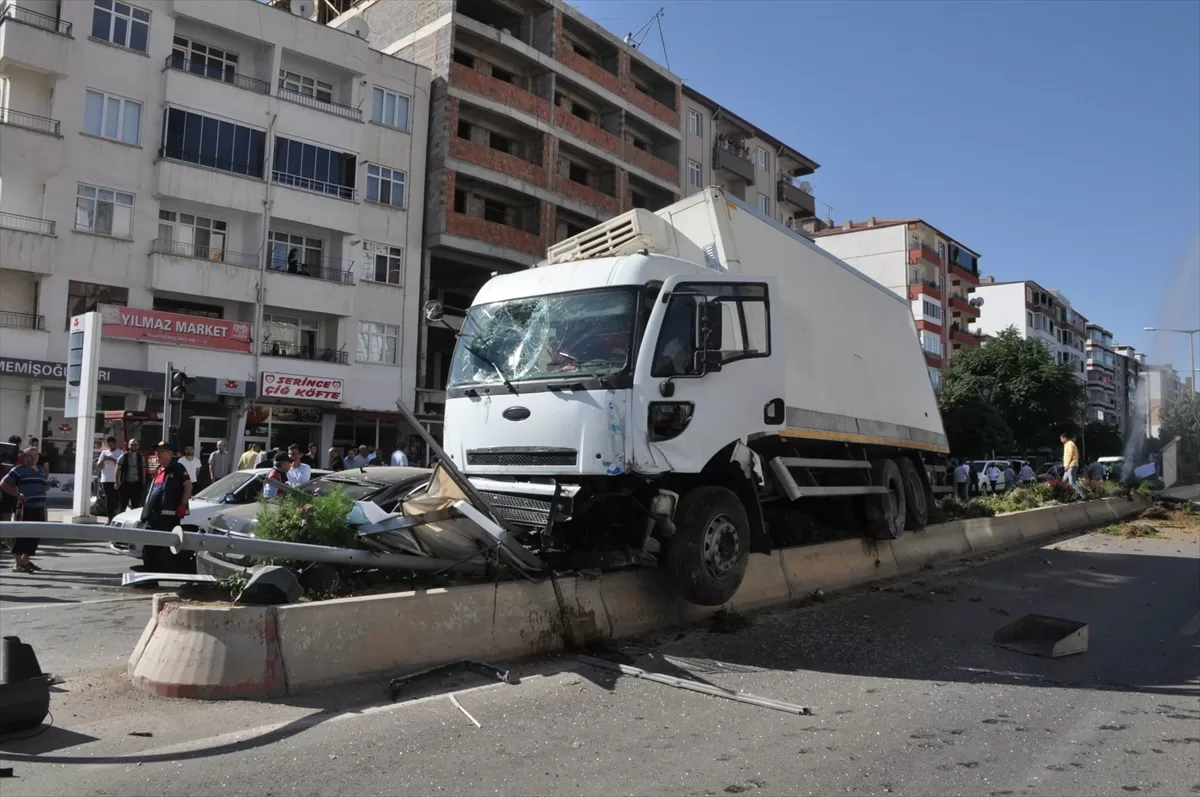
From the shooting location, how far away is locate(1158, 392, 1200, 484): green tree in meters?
32.2

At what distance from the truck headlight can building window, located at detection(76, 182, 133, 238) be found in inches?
930

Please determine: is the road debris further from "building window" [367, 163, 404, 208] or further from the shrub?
"building window" [367, 163, 404, 208]

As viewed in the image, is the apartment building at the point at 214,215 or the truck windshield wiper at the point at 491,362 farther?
the apartment building at the point at 214,215

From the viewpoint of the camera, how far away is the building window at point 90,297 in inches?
963

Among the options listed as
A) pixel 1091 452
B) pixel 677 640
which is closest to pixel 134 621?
pixel 677 640

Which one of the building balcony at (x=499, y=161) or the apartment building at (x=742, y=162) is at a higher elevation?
the apartment building at (x=742, y=162)

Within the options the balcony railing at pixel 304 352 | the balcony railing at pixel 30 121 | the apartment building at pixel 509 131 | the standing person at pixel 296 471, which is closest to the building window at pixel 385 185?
the apartment building at pixel 509 131

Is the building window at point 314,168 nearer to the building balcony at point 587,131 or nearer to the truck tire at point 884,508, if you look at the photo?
the building balcony at point 587,131

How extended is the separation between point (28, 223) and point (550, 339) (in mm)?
22951

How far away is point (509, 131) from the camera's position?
34875 mm

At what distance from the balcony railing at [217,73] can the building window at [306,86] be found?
3.57 feet

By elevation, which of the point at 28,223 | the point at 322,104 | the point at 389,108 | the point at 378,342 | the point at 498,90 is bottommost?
the point at 378,342

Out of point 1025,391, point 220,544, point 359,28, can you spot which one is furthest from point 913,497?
point 1025,391

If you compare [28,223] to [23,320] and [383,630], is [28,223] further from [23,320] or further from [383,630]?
[383,630]
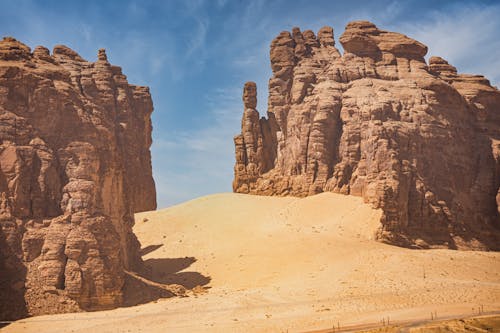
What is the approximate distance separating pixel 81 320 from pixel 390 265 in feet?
40.0

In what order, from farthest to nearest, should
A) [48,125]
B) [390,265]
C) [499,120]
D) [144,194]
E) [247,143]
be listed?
[144,194] → [247,143] → [499,120] → [390,265] → [48,125]

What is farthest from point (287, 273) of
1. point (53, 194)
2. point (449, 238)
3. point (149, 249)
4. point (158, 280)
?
point (149, 249)

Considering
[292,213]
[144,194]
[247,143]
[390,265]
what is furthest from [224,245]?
[144,194]

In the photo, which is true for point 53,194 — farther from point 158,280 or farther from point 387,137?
point 387,137

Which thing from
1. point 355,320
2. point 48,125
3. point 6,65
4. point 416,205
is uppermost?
point 6,65

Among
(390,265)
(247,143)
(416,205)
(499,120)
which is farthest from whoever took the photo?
(247,143)

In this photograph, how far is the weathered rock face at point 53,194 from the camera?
15.6 metres

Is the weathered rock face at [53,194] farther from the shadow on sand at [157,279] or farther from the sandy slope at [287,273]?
the sandy slope at [287,273]

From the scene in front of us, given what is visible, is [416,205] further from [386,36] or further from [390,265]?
[386,36]

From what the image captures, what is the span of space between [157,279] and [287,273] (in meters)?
5.42

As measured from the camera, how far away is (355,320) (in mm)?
14695

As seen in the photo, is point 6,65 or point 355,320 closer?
point 355,320

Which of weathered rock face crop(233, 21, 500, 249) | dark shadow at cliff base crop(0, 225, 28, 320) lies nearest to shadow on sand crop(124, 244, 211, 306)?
dark shadow at cliff base crop(0, 225, 28, 320)

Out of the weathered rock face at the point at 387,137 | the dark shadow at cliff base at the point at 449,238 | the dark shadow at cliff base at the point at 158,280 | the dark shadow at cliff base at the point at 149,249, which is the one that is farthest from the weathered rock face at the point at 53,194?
→ the weathered rock face at the point at 387,137
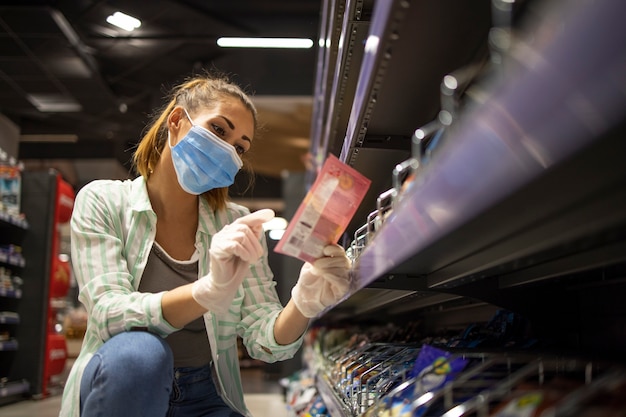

_What this task involves_
Reproduce the stretch from the line containing "As seen in the" through the end of the items, word for word, and leave the pictures out of your answer.

_Full solution_
As seen in the photo, is point 6,65 or point 355,320 closer?
point 355,320

Which of weathered rock face crop(233, 21, 500, 249) | dark shadow at cliff base crop(0, 225, 28, 320) lies nearest to shadow on sand crop(124, 244, 211, 306)?
dark shadow at cliff base crop(0, 225, 28, 320)

Out of the weathered rock face at the point at 387,137 | the dark shadow at cliff base at the point at 449,238 | the dark shadow at cliff base at the point at 158,280 | the dark shadow at cliff base at the point at 149,249, which is the one that is farthest from the weathered rock face at the point at 53,194?
→ the weathered rock face at the point at 387,137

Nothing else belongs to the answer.